KEN-JENNINGS wrote:
Korea doesn't equal east Asia.
My experience differs from yours.
sure, your mileage may vary. as i said, if you're going to these places on business trips, it's possible you're experiencing a bit of selection bias ... by meeting highly educated people who work for a multinational company or one with international outreach. i'm talking to piranha in the context of tourism and day-to-day phrasebook interactions. restaurant workers, shop clerks, or people you stop in the street to ask for directions ... 95% of the time, they ain't going to speak english my guy. forget your generalisations about 'east asians wanting to improve their position'. have you ever tried to pay a bill in an east asian country? open a bank account? how about interact with an immigration or embassy official? visit a local health centre? talk to the police? english literacy in day-to-day life here is genuinely low.
one of my best friends here speaks fluent japanese. spent the last 7 years teaching and working there, only came to korea during the great visa cancellation/shutdown of the covid-19 era. loves japan. but will be the first to tell you that your average japanese, even the 'cosmopolitan' and well-educated tokyo salaryman or -woman, cannot speak english for shit. they never use it. many articles have been written on the notorious bottom-ranking performance of japan in english literacy. by far some of the lowest levels in asia as a whole.
the chinese picture is interesting. i would suggest a trend of increasing english literacy has tracked with hopes for their 'liberalization' over the last few decades – which have quickly been dashed in the xi era. chinese policy is almost expressly anti-english education at this point. xi's CCP identified private language tuition as a major driver of social inequality, essentially the shanghai bourgeois social elite educating their children out of 'chinese values'. they made an edict and closed down the entire industry almost overnight. and again, that was only benefitting a tiny, monied elite. i can see china actually starting to slide backwards on this metric for the next generation or two.
you are more likely to meet someone with passable phrasebook-level english on the tourist or backpacker trails of SE asia. thais in bangkok, say, are much more familiar and acquainted with english speakers than your average inward-looking korean/japanese/chinese mainlander. a dynamic is already established for interaction between thai locals and tourists. your average korean quite literally never has a reason to converse with an english speaker, which makes day-to-day interactions that little bit more frigid and difficult. i can't even tell you how often i've tried to ask a 'young' korean, someone my age, for help in a store or a question in the street, and, even after years of 'mandatory' english education, they feel too embarrassed to answer in faltering english and so switch for a translation app on a phone. again, i'm not referring to the gyopos or koreans who casually spent time in new york or california for grad school or work. they're necessarily a pretty exclusive group.

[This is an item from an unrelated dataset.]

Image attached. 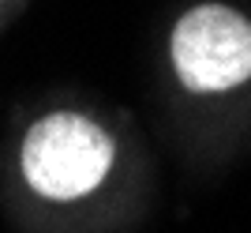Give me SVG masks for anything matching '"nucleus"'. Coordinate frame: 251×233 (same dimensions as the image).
<instances>
[{"instance_id": "obj_1", "label": "nucleus", "mask_w": 251, "mask_h": 233, "mask_svg": "<svg viewBox=\"0 0 251 233\" xmlns=\"http://www.w3.org/2000/svg\"><path fill=\"white\" fill-rule=\"evenodd\" d=\"M116 136L90 113L49 109L26 124L15 147L23 188L38 203H86L116 170Z\"/></svg>"}, {"instance_id": "obj_2", "label": "nucleus", "mask_w": 251, "mask_h": 233, "mask_svg": "<svg viewBox=\"0 0 251 233\" xmlns=\"http://www.w3.org/2000/svg\"><path fill=\"white\" fill-rule=\"evenodd\" d=\"M169 57L195 94L232 90L251 79V23L225 4H199L173 27Z\"/></svg>"}]
</instances>
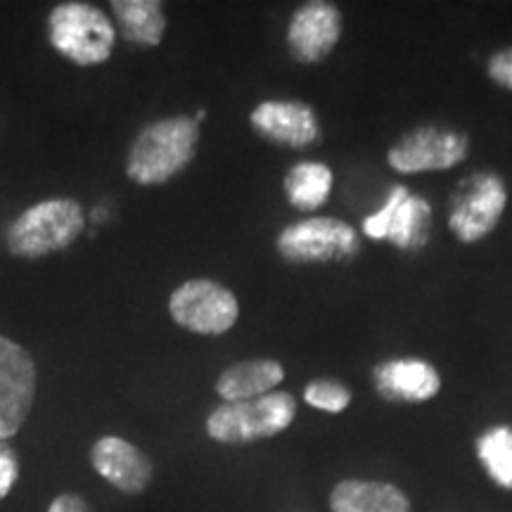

https://www.nippon.com/en/japan-data/h0 … tries.htmlaccording to this major 2019 survey, the english proficiency index, east asian countries are at best 'moderate' english speakers. that's category 3 out of 5 possible categories, ranked from 'very high, high' to 'moderate' and your 'low, very low'. the philippines and malaysia rank considerably better than the east asian giants. japan is on a par with qatar and mongolia in the 'low' proficiency category. that is ... not good for the world's 3rd largest economy. in fact, i'd say it's conspicuously terrible. so your average tokyo office worker has about as much chance of conversing with you in english as a goat farmer who lives in a yurt on the mongolian steppe. korea ranks on par with, say, lebanon or belarus; china with georgia or russia. that doesn't scream 'all east asians learn english because of an overwhelming desire to improve their standing'. it's ... complicated. as the article says, the 'prestige' of english that's filtered down to japan/korea from US soft power does not smoothly translate into widespread literacy; the sheer insularity of these societies complicates that. and social standing/prestige in current-day china practically pivots on the very opposite notion of an internationalist english-speaking elite. mainlanders are not looking to hong kong as a model of aspiration.
if you were to bring GDP or levels of economic development into this picture, you'd see just how conspicuous that east asia's levels of 'moderate-to-low' english proficiency really are. these are countries that have been hand-reared by the US of A's economic empire, and yet their levels of attained english are noticeably worse than, say, a pakistan or an ethiopia. relative to the size of their economies and levels of industrialisation, korea/japan/china rank insanely low for english literacy. tibet is ranked higher than all of them, for instance, to all intents and purposes still a feudal society.